Plenty of people are working to archive the internet as quickly as it slips away. The constantly crawling bots of the Internet Archive’s Wayback Machine and the efforts of amateur archivists and hackers are all part of an ongoing battle against what is often referred to as “digital rot.” But something is missing from these troves of data. Anyone, for instance, can download all their personal information from Facebook—a feature added in 2018 to give users a greater sense of control over their online life.
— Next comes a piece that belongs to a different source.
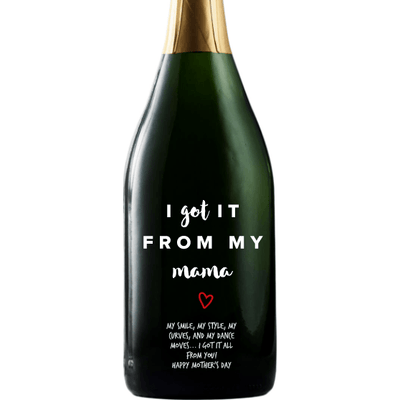Personalized Champagne - I Got It From Mama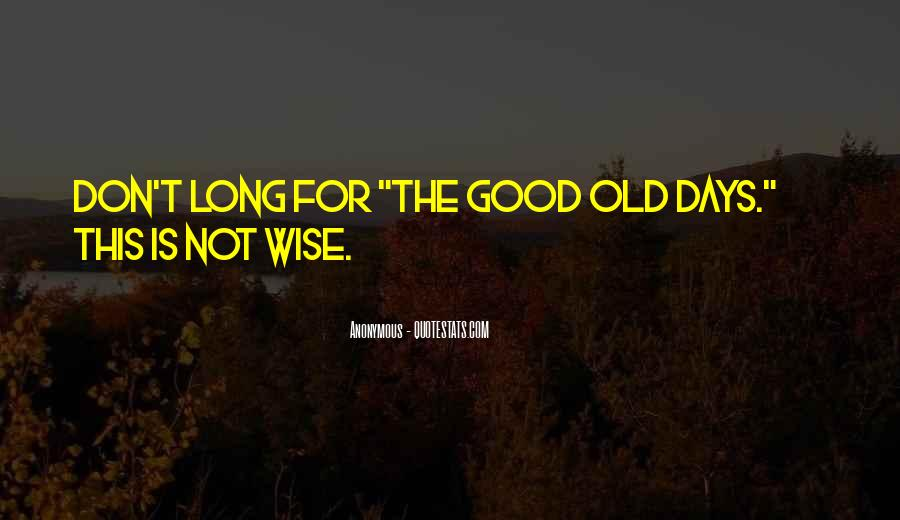To Be Old And Wise Quotes #108211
But data alone can tell a future historian only so much, says Megan Ankerson, an associate professor at the University of Michigan who specializes in internet history. “The whole experience of what Facebook is or what it feels like to use it would not be able to be reconstructed in the archive,” she told me.
Even if every single website and every single online post were preserved somewhere for posterity, the feeling of the internet would still be missing—the petty arguments, the 3 a.m. rushes of inspiration, the thrills and heartbreaks and blue-light nausea. So how can we remember that?
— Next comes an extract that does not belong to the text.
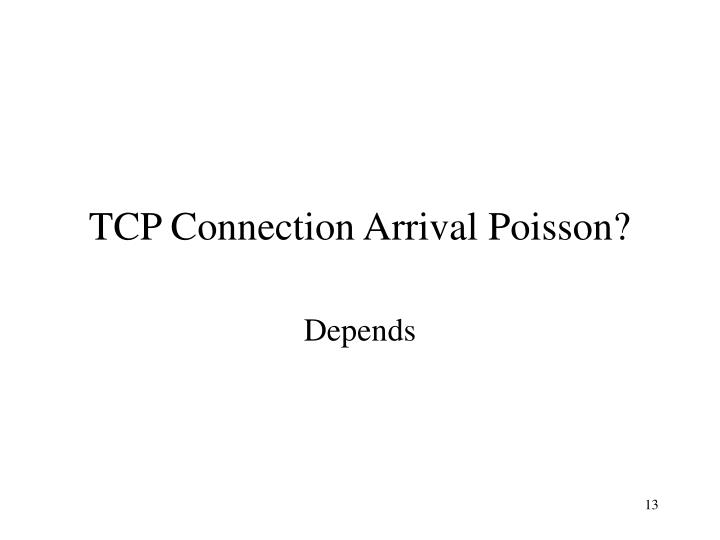 TCP Connection Arrival Poisson?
Jeanne Thornton and Miracle Jones—friends and the publishers of the small press Instar Books—have come up with one surprisingly analog answer. Called, appropriately, Remember the Internet, it’s a series of pocket-size books about recent internet history. Each one tells the story of a hyper-specific online subculture from the point of view of a writer who was personally invested at the time. And each wrestles with the fact that these micro-communities are already slipping out of the cultural memory. “Telling a straightforward history of the internet is impossible,” Thornton told me. “It’s not useful to think of.” Instead, the idea is to approximate an exhaustive story by publishing dozens or hundreds of little ones.
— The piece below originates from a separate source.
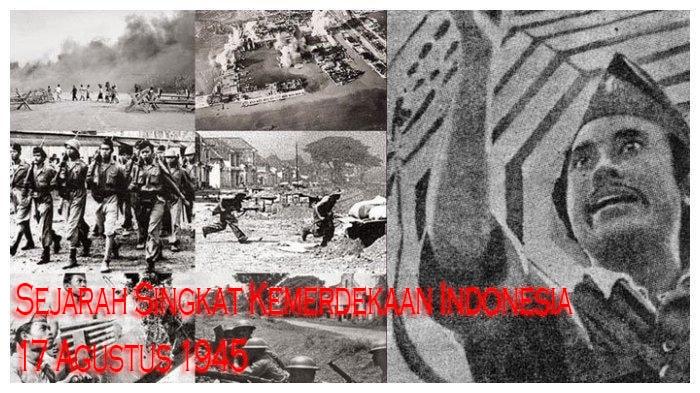 Sejarah Singkat Kemerdekaan Indonesia 17 Agustus 1945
The first Remember the Internet book—a personal history of Tumblr porn, written by the Daily Dot reporter Ana Valens—is out now. It depicts one woman’s experience of a creative and kinky subculture, and explains the diversity that was lost when a corporate platform banned one of its most loyal communities for unclear reasons at the end of 2018. In the second installment, due out in September, the writer Megan Milks tells the story of a late-’90s web ring that traded bootleg recordings of Tori Amos concerts. (Milks’s trading page was called “Cocaine Lip Gloss Sale Stand,” a nod to Lipsmackers and an extremely obscure Amos reference.)